Bradford, a member of the Choctaw Nation Bear Clan, said it has been challenging for Native American tribes throughout history to access higher education due to institutionally mandated laws established to prevent the growth of Native American culture in education. Native American students comprise only 0.86 percent of the student body at UCSB, according to Bradford.
“We were taught by watching, by listening and by doing, and in the university there is a lot of reading and writing but … my native language wasn’t written down until the early 1800s, just a few years before my tribe was removed during the Trail of Tears,” Bradford said. “A lot of our ancestors, including my grandmother, were shipped away to colonial boarding schools, where you weren’t allowed to speak your native languages.”
According to Rodriguez, it is hard to find support as a woman of color at UCSB where campus resources such as Counseling and Psychological Services (C.A.P.S.) and Campus Advocacy Resource and Education (C.A.R.E.) do not align with her identities.
“The more identities you have, the harder it is just to navigate campus,” Rodriguez said. “You don’t have resources like C.A.P.S. or C.A.R.E. that really reflect the diversity that you need in order to survive and in order to be okay and to function as a student.”
First-year environmental studies major Navpreet Khabra said women of color have trouble finding spaces for discussion and community support.
“[This is about] having communities that are already established [and] not feeling pressured to create those communities yourselves or waiting for an event like this in order to talk about issues that are affecting you,” Khabra said. “Just being at UCSB, it is really hard to talk on a regular and daily basis about issues that you are interested or just learning more about different communities without coming off as offensive.”
According to Powell, there are further differences in identity within specific racial and ethnic groups on campus.
“There is not one way to be Latino and not one way to be black,” Powell said. “We need to hone in on that idea that it is not up to any one of us to dictate how another person identifies, whether a piece of us or a part of us is the same or similar to a piece or a part of that other person.”
Powell also said students should focus on solidarity as the foundation for building structures and resources for women of color.
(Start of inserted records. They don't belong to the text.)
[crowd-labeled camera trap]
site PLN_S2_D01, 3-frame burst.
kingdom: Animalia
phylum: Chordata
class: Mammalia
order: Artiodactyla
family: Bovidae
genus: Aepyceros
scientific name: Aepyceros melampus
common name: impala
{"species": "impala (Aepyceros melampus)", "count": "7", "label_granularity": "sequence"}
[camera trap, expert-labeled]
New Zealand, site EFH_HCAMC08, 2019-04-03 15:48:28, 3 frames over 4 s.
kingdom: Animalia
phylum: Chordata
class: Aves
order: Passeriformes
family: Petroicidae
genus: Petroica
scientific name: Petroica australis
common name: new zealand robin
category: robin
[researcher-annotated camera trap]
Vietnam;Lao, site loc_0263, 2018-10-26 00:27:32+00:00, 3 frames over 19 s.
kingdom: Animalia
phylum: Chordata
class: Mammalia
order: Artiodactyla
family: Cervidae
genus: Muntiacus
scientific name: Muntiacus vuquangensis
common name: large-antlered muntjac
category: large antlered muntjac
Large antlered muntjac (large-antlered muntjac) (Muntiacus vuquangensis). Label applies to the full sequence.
“Once we do that, we build a stronger infrastructure to work together. Because how are you going to build a coalition and move forward and be progressive together if the unit that you already have is broken?” Powell said.
Rodriguez said UCSB’s recent recognition as a Hispanic Serving Institution (HSI) should be reassessed because the term “Hispanic” refers to an oppressive political background.
“The term ‘Hispanic’ is a government term; it is oppressive to a lot of Latino/Latina, Chicano/Chicana folks, so that within itself needs to be re-evaluated,” Rodriguez said. “Now that we are an HSI, funding really needs to go back to the communities and more funding needs to be given to the orgs that are really doing the work to recruit student of color.”
A version of this story appeared on page 3 of the Thursday, May 28, 2015 print issue of the Daily Nexus.